**Document passage:**

>>>

Learning Progressions

Reading Click heading to expand


Students in year 4 are reading texts for instructional reading purposes, and they are also increasingly required to use texts to meet the demands of the curriculum as an integral part of their regular classroom programme. Students read texts in order to locate and evaluate information and ideas about a range of subjects as they generate and answer questions to meet specific learning purposes.

"We can't sleep here," wailed Mum. "Why not?" asked Dad. "Because it's... well, it's dark."...

From "Camping down the Line", by Amanda Jackson [School Journal, Part 2 Number 1, 2004]

By the end of year 4, students use their reading processing and comprehension strategies to read texts appropriate to this level accurately and fluently. They use and integrate a variety of comprehension strategies in order to understand, respond to, and think critically about these texts.

When students at this level read, respond to, and think critically about texts, they:

  • have a strong sense of what they like to read as well as what they are able to read, and they know where to locate such materials;
  • select from a variety of strategies to monitor their reading and to use when meaning breaks down (e.g., cross-checking, rereading, using what they know about words and sentence structure, and looking for clues to confirm their predictions and inferences);
  • meet their purposes for reading by employing specific comprehension strategies, such as:
    • identifying and summarising main ideas (using their knowledge of text structure)
    • making and justifying inferences (using information that is close by in the text)
    • making connections between the text and their prior knowledge to interpret figurative language;
  • read for sustained periods and sustain meaning in longer texts over time (e.g., when reading junior novels over several days);
  • can discuss their responses to a variety of texts (e.g., by evaluating the effectiveness of a particular text for a particular purpose).

They draw on knowledge and skills that include:

Constructing meaning during discussion builds students’ metacognition and increases their awareness of the ways in which language is used to influence readers.

page 71

  • automatically reading all high-frequency words;
  • automatically selecting an appropriate decoding strategy when they encounter unknown words;
  • working out the meanings of new words, using strategies such as:
    • applying knowledge of the meanings of most common prefixes (e.g., over-, mis-, sub-, pre-, inter-, semi-, mid-) and most common suffixes (e.g., -ist, -ity, -ty, -ion, -able/-ible, -ness, -ment)

<<<

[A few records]
>>>

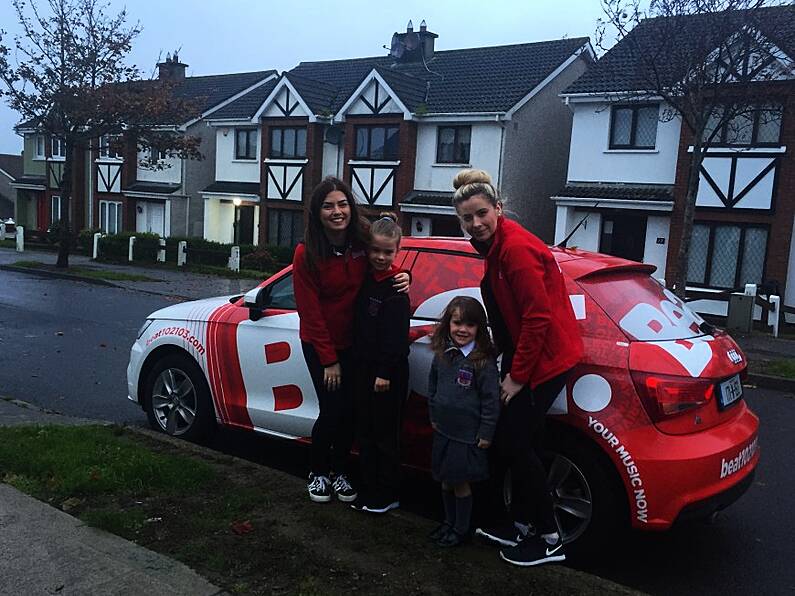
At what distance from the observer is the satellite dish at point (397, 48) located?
30938mm

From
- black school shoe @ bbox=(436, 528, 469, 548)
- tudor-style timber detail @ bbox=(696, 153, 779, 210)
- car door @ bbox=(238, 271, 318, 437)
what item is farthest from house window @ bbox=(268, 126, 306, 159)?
black school shoe @ bbox=(436, 528, 469, 548)

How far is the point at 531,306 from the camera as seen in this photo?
3482 mm

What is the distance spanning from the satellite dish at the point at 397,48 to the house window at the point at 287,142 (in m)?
5.86

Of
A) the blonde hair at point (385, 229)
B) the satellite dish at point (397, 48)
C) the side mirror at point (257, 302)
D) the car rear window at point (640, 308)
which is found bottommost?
the side mirror at point (257, 302)

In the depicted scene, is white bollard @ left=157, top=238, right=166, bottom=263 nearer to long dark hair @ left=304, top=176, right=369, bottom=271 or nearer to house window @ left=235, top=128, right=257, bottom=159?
house window @ left=235, top=128, right=257, bottom=159

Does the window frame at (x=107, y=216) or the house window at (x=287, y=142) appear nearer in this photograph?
the house window at (x=287, y=142)

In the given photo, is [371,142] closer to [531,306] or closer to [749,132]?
[749,132]

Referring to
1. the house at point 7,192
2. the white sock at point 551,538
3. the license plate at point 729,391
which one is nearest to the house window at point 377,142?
the license plate at point 729,391

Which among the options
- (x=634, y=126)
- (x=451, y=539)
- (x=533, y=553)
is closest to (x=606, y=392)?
(x=533, y=553)

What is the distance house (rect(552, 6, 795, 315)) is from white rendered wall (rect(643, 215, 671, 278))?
26 mm

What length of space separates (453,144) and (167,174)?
50.6 feet

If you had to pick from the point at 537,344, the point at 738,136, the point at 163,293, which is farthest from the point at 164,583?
the point at 738,136

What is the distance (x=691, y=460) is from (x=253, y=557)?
2.17m

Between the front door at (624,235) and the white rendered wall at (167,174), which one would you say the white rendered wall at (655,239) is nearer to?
the front door at (624,235)
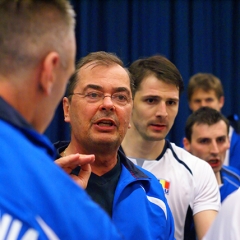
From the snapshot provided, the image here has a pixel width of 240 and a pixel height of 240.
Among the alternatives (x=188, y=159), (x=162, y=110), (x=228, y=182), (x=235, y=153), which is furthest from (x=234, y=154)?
(x=162, y=110)

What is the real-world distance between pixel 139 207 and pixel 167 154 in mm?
881

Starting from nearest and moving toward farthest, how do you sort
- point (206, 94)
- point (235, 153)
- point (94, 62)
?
point (94, 62) < point (235, 153) < point (206, 94)

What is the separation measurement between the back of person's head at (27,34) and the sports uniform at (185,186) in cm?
159

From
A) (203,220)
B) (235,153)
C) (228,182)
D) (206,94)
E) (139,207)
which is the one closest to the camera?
(139,207)

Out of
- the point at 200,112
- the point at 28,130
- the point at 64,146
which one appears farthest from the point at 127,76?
the point at 200,112

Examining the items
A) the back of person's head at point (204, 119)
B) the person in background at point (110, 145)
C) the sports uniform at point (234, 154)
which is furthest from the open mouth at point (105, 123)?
the sports uniform at point (234, 154)

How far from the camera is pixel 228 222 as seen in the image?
1.25 metres

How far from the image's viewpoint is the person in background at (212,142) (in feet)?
9.87

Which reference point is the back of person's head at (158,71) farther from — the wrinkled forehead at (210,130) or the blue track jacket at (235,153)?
the blue track jacket at (235,153)

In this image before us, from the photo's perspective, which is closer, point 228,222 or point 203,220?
point 228,222

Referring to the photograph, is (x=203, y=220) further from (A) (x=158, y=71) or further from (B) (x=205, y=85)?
(B) (x=205, y=85)

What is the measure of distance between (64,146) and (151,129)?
0.69 metres

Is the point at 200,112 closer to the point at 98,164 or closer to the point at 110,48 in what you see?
the point at 98,164

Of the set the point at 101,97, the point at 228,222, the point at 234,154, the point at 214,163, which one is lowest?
the point at 234,154
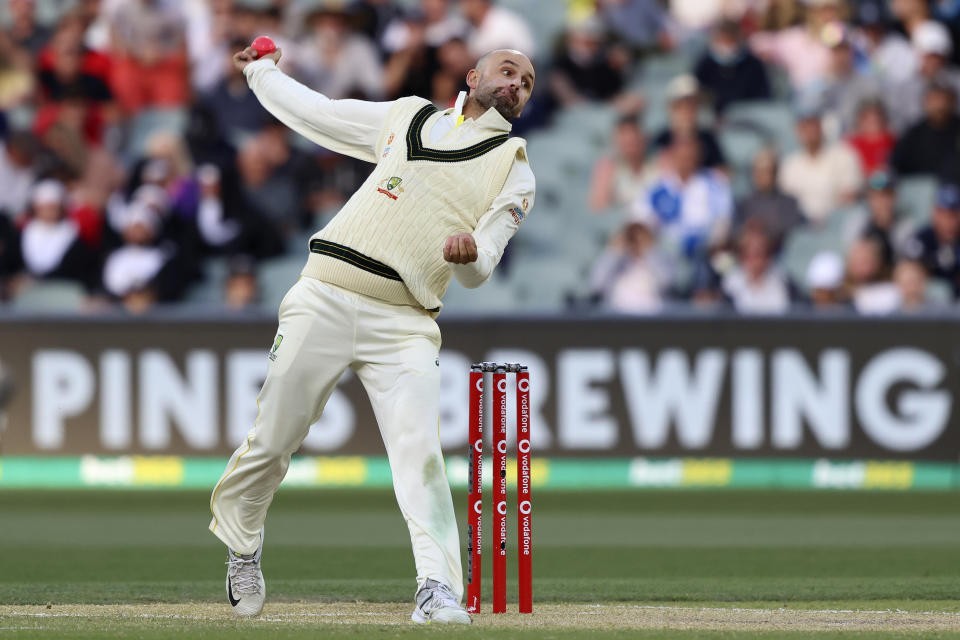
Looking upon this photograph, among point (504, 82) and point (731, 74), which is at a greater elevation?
point (731, 74)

<<<

**Requirement A:**
Summarize the year 4 reading passage in two sentences.
**Requirement B:**
Write out the year 4 reading passage from "They draw on" up to and including "-able/-ible, -ness, -ment)".
The material shown above was drawn from a separate source.

**Final answer A:**
By the end of year 4, students read level-appropriate texts accurately and fluently, integrating a variety of comprehension strategies to understand, respond to, and think critically about them. They use texts to locate and evaluate information for specific learning purposes, monitor their reading with strategies such as cross-checking and rereading, and read for sustained periods in longer texts.

**Final answer B:**
They draw on knowledge and skills that include:

Constructing meaning during discussion builds students’ metacognition and increases their awareness of the ways in which language is used to influence readers.

page 71

  • automatically reading all high-frequency words;
  • automatically selecting an appropriate decoding strategy when they encounter unknown words;
  • working out the meanings of new words, using strategies such as:
    • applying knowledge of the meanings of most common prefixes (e.g., over-, mis-, sub-, pre-, inter-, semi-, mid-) and most common suffixes (e.g., -ist, -ity, -ty, -ion, -able/-ible, -ness, -ment)